Most chemicals pose harmful effects at very high exposure levels, said Dr. Robert Brent, professor of pediatrics, radiology and pathology at Thomas Jefferson University in Wilmington, Del.
"The threshold for developmental effects from BPA exposure is far above the levels to which the human populations are exposed," he said.
A 2008 report by researchers at the Centers for Disease Control and Prevention found detectable levels of BPA in 93 percent of urine samples from people 6 years and older. Concentrations of the compound were higher in children and teens than in adults, which raised concern about BPA's potential to interfere with normal human growth and development, according to the report.
According to Dr. David Egilman, associate professor of community health at Brown University in Providence, R.I., current evidence is enough to prompt government agencies to restrict the use of the compound in the U.S. Companies that are using BPA are "trespassing by putting chemicals in people," he said.
"I know it's not the end of civilization if we have to take this out of products," said Egilman.
The FDA has reportedly set aside $30 million to study BPA's safety over the next 18 to 24 months.

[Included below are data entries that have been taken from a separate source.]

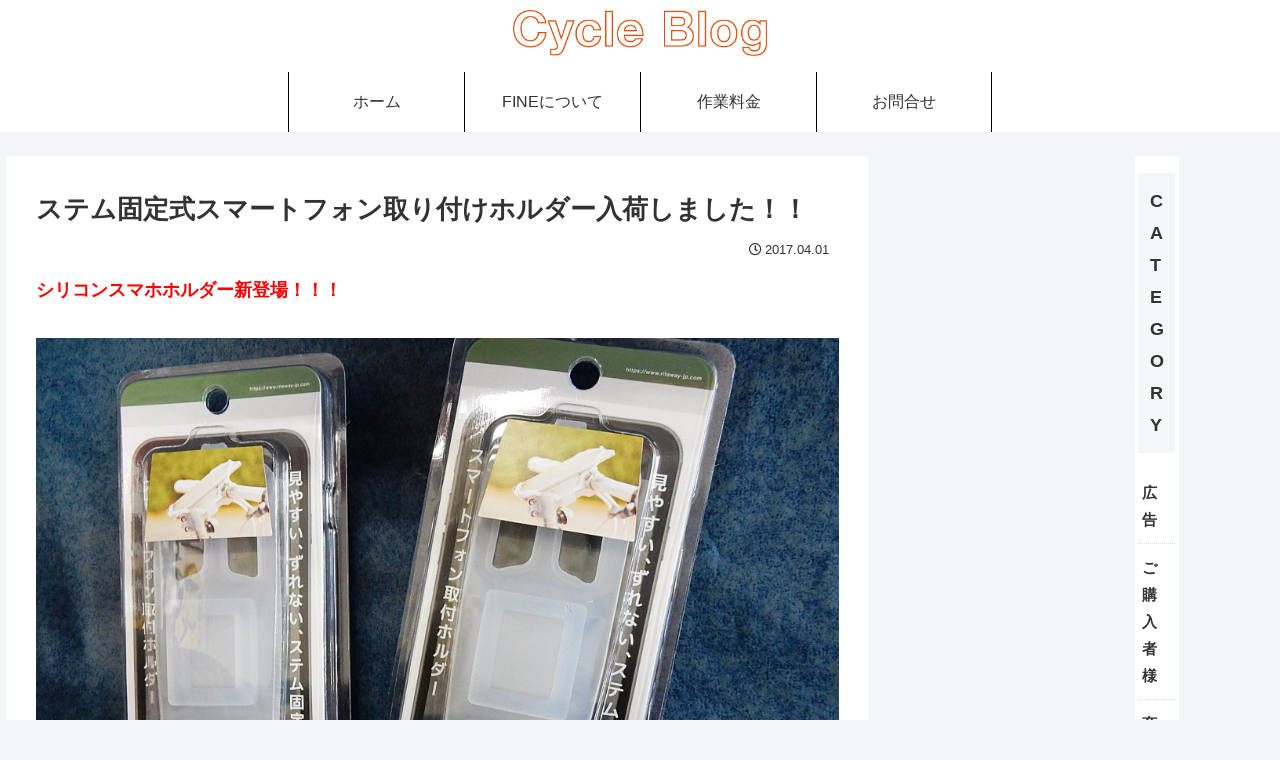

--- FILE ---
content_type: text/html; charset=utf-8
request_url: https://www.google.com/recaptcha/api2/aframe
body_size: 267
content:
<!DOCTYPE HTML><html><head><meta http-equiv="content-type" content="text/html; charset=UTF-8"></head><body><script nonce="3xdiUMyCBeEVoCIhmGST4A">/** Anti-fraud and anti-abuse applications only. See google.com/recaptcha */ try{var clients={'sodar':'https://pagead2.googlesyndication.com/pagead/sodar?'};window.addEventListener("message",function(a){try{if(a.source===window.parent){var b=JSON.parse(a.data);var c=clients[b['id']];if(c){var d=document.createElement('img');d.src=c+b['params']+'&rc='+(localStorage.getItem("rc::a")?sessionStorage.getItem("rc::b"):"");window.document.body.appendChild(d);sessionStorage.setItem("rc::e",parseInt(sessionStorage.getItem("rc::e")||0)+1);localStorage.setItem("rc::h",'1769043099561');}}}catch(b){}});window.parent.postMessage("_grecaptcha_ready", "*");}catch(b){}</script></body></html>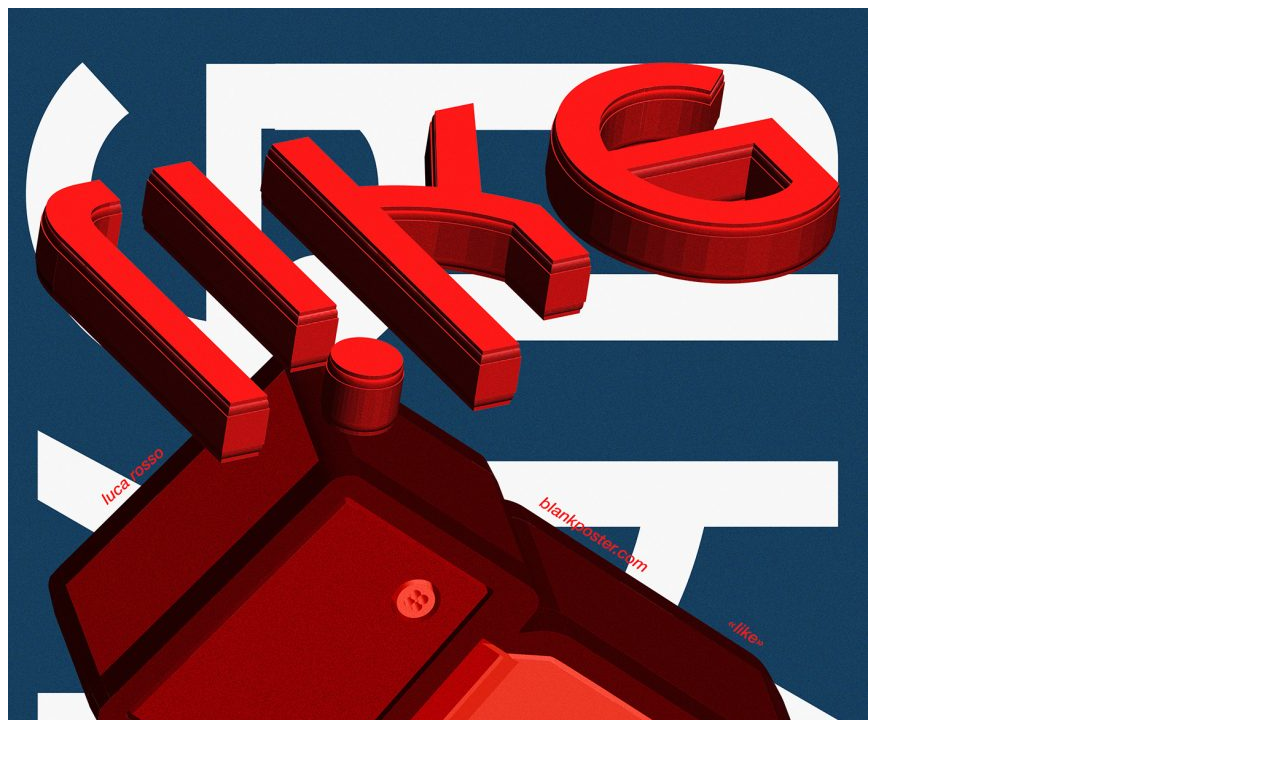

--- FILE ---
content_type: text/html; charset=UTF-8
request_url: https://blankposter.com/portfolio/like-by-luca-rosso/
body_size: 1025
content:

<article>
	<section class="single-portfolio" data-post-id="27087">
				<div id="owl-carousel" class="owl-carousel owl-theme">
											<img width="860" height="1204" src="https://blankposter.com/wp-content/uploads/2018/05/Luca_Rosso_like-1-860x1204.jpg" class="lazyload wp-post-image" alt="" decoding="async" loading="lazy" srcset="https://blankposter.com/wp-content/uploads/2018/05/Luca_Rosso_like-1-860x1204.jpg 860w, https://blankposter.com/wp-content/uploads/2018/05/Luca_Rosso_like-1-600x840.jpg 600w, https://blankposter.com/wp-content/uploads/2018/05/Luca_Rosso_like-1-108x150.jpg 108w, https://blankposter.com/wp-content/uploads/2018/05/Luca_Rosso_like-1-357x500.jpg 357w, https://blankposter.com/wp-content/uploads/2018/05/Luca_Rosso_like-1-768x1075.jpg 768w, https://blankposter.com/wp-content/uploads/2018/05/Luca_Rosso_like-1-731x1024.jpg 731w, https://blankposter.com/wp-content/uploads/2018/05/Luca_Rosso_like-1.jpg 1400w" sizes="auto, (max-width: 860px) 100vw, 860px" />									</div>

		<div class="single-portfolio-info vcenter">
			<div class="vcenter-inner">
						<h1>Like</h1>
						Luca Rosso &mdash; <a href="/?cftype=author&amp;cfval=Luca+Rosso">View All</a><br />
						<a href="https://www.instagram.com/lrosso10000/" target="_blank">https://www.instagram.com/lrosso10000/</a>
						</div>
		</div>

		<!--
		<nav class="post-direct-nav">
						<a class="prev-post open-in-overlay" href="https://blankposter.com/portfolio/like-by-anne-maraike-czieslik/" title="Previous" rel="previous">
					<span class="icon-arrow-left icon-big"></span>
				</a>				<a class="next-post open-in-overlay" href="https://blankposter.com/portfolio/like-by-ryan-el-yafouri/" title="Next" rel="next">
					<span class="icon-arrow-right icon-big"></span></a>		</nav>
		-->

		<nav class="post-direct-nav">
			<a class="prev-post open-in-overlay" href="" title="Previous" rel="previous">
				<span class="icon-arrow-left icon-big"></span>
			</a>
			<a class="next-post open-in-overlay" href="" title="Next" rel="next">
				<span class="icon-arrow-right icon-big"></span>
			</a>
		</nav>

		<script>
			jQuery(function($) {
				$(document).ready(function() {
					$("#owl-carousel").owlCarousel({
						navigation : false,
						navigationText: false,
						pagination : true,
						responsiveRefreshRate: 100,
						slideSpeed : 300,
						singleItem:true
					});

The EPA has authority to restrict the use of chemicals that pose risks to the environment and public health.
Many experts have advised people not to heat plastic containers that contain BPA in the microwave or running the containers through the dishwasher. Containers made out of the plastic 'polycarbonate' may contain BPA, according to some, and unless polycarbonate products are marketed as BPA-free, they should be treated as if they contain the chemical.